WHAT YOU NEED TO DO:
**A.** Please return the passage of the comment on virus testing that begins at the words "At least for" and stops after the words "come back positive.", copied word for word.
**B.** For each statement, answer yes or no on whether it agrees with the comment on virus testing, and quote the words that decide it. (i) Covid tests are mainly based on mucous membranes. (ii) Rapid tests likely need to be as sensitive as PCR tests. (iii) Most people are vaccinated.

TEXT SEGMENT:
+ + + + + + +

And of course Covid tests are primarily mucous membrane based which is going to be inherently harder to evenly test compared to a blood sample where viral load is pretty evenly distributed.
At least for blood based diseases, detecting viral load via PCR testing is to such a sensitivity that if there's essentially any active viruses out and about or any active viral RNA floating around in cells then the tests come back positive.
And with sustained antiviral use testing is less about "do I have it/will I become contagious in the near future" (like coronavirus) and rather "is my antiviral regimen still killing the virus faster than it can wake up from latent genetic material sleeping in DNA".
The former is a timing problem from one shot testing the latter is monitoring a steady state to track that the treatment remains effective and when it ceases being effective there's a lag time between viral load being detectable and sufficient viral load to be meaningfully contagious.
By contrast, testing with rapid tests is mostly about seeing why you're sick before you go somewhere, and those tests probably don't need to be as sensitive. The hospital has capacity to treat people because of the PCR tests and so we can manage if some of the PCR tests are false-negative. Most people are vaccinated so we can tolerate some Covid-positive people mingling in public places now.
Tests aren't magical, and there are different tests with different capabilities. I'd suggest you learn about sensitivity versus specificity and learn how to compute the false positive, false negative, true positive, and true negative rates. It might be eye opening for you.

+ + + + + + +

EXTRACTED DATA:
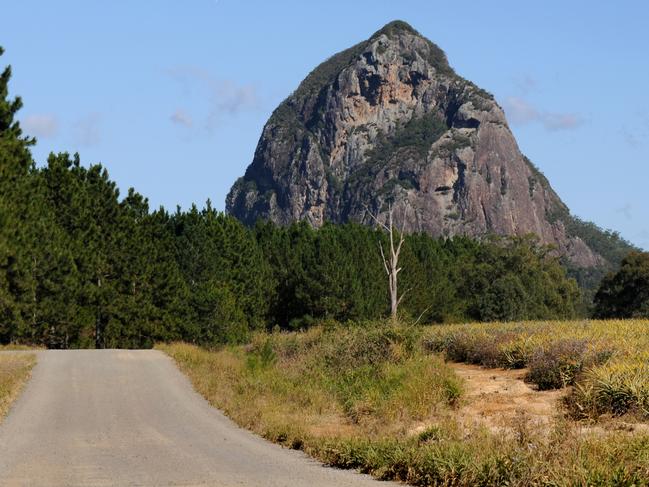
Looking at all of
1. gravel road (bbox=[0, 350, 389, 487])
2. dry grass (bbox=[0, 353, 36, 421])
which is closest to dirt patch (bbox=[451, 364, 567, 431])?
gravel road (bbox=[0, 350, 389, 487])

+ + + + + + +

SOLUTIONS TO THE PROBLEMS:
**A.**
At least for blood based diseases, detecting viral load via PCR testing is to such a sensitivity that if there's essentially any active viruses out and about or any active viral RNA floating around in cells then the tests come back positive.

**B.**
(i) Yes: "Covid tests are primarily mucous membrane based"
(ii) No: "those tests probably don't need to be as sensitive"
(iii) Yes: "Most people are vaccinated"